REQUEST
Copy out each line of the records below that contains the word "closest".

WORKING DATA
------------------------------------

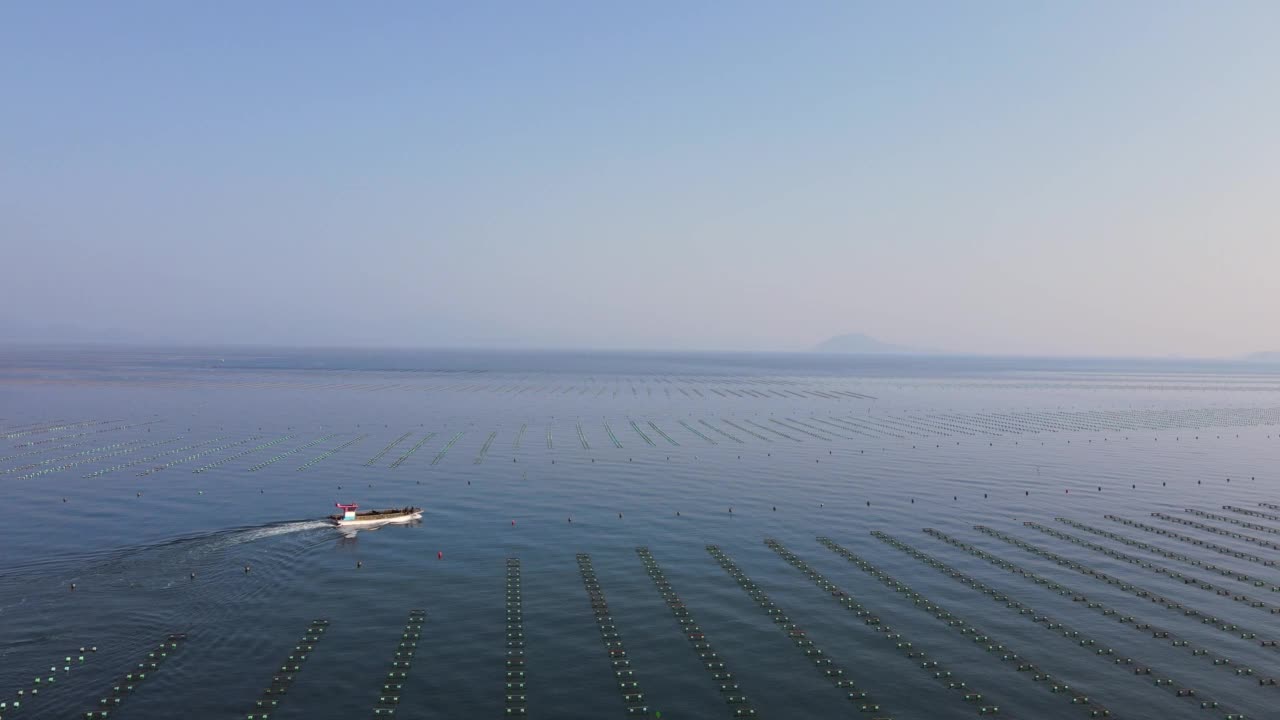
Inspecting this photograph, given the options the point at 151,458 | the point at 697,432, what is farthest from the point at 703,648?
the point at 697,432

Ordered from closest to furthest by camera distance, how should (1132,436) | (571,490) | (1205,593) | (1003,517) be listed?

------------------------------------

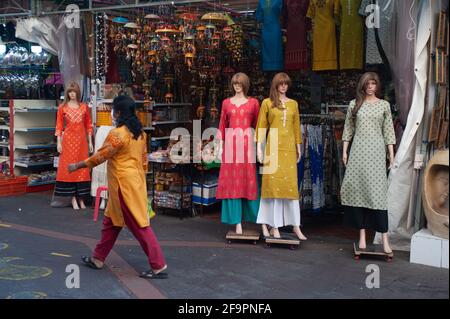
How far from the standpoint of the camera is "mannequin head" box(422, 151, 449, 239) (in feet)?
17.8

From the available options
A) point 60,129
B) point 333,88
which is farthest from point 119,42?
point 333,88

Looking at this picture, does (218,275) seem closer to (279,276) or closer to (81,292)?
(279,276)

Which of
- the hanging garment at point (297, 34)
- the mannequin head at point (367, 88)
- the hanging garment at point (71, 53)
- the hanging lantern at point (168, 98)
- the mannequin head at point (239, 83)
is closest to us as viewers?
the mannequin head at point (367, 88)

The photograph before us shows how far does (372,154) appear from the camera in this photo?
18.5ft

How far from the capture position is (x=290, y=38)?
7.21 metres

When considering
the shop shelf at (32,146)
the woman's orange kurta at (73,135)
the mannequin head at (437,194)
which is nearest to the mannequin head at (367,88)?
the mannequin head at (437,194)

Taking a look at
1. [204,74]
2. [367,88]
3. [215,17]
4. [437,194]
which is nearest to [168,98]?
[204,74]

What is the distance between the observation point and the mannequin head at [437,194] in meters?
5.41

------------------------------------

OUTPUT FOR THIS EXERCISE
Ordered from closest to furthest by camera distance, how should (1132,436) | (571,490) | (1205,593) | (1003,517) be listed?
is closest to us as viewers?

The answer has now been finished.